Friday, December 30, 2011

Doors




Well, we are in the midst of the holidays. Everyone is sick. And work is getting ready to gear up for the New Year crunch. I finally had a moment at a coffee shop this last week, while waiting for someone, and got in a quick 20 minutes on the WishfulRPG! That's the true beauty and fun of this ridiculous project. It's only 20 minutes stints.

Doors. I implemented doors.

They are a deceptively tricky game feature to do. They essentially amount to all sorts of special case code dependent on events and so forth, but this is exactly the kind of feature you want to implement to see if your game code is structured correctly.

In short, mine isn't. Yet. But I know what to fix.

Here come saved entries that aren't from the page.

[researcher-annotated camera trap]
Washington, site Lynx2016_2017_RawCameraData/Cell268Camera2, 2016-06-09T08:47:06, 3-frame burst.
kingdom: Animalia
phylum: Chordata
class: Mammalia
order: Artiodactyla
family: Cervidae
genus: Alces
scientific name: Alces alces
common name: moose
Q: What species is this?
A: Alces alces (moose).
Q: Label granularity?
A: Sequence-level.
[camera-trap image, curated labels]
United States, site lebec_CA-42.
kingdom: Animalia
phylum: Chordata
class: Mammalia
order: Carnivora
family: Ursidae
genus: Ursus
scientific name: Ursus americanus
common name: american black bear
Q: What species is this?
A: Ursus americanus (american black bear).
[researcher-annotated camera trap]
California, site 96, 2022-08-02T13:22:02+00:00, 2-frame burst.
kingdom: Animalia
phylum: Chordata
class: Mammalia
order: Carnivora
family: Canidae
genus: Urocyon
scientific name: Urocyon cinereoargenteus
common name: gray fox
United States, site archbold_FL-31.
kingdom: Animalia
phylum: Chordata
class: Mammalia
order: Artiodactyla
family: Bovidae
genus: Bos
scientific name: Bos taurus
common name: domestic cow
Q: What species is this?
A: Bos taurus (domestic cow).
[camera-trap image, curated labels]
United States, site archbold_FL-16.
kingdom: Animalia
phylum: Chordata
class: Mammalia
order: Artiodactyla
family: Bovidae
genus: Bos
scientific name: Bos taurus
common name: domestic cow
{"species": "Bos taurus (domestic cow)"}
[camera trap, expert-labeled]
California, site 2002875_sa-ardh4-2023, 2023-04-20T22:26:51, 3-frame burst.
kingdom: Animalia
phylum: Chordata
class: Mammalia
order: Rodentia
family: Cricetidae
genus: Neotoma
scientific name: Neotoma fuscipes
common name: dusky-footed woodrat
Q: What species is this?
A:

For now, it works, and working goes a long, long way when you are rapidly prototyping things. You are better off throwing things together quickly and getting them working, than spending hours or days or weeks pontificating on elegant designs.

Partially, this is because elegant designs unveil themselves with experience. And partially because when making digital creations, we are not making physical castles. It's easy to change things and throw things out (provided you haven't accrued too much code debt.) It's also very easy to over design something before you build it.

So doors are working, crapfully.

The problem is that all the terrain is tiles, but a tile is just a sprite that can be rendered. And there is a collision model provided by pygame. Really, what we want is a snap-together component model for game objects. That is to say, you can add on the ability to collide to an object. Or an object can be a tile. And it can be a trap. And a animated particle system. And it can play a unicorn fart noise when the avatar steps on it. Etc and so on.

So this means a fundamental rewrite and some foundation work to get a component system going for all these attributes and event responses and so forth. But I am going to put that off, and instead implement some portcullises, and sliding blocks, and triggers and other things. In a nasty and messy way. This should let me have an idea of just how I want everything to be cleaned up. So once I have some non-trivial stuff working, then we can fit it to a more elegant weapon for a civilized age. I should probably put a mob in there as well.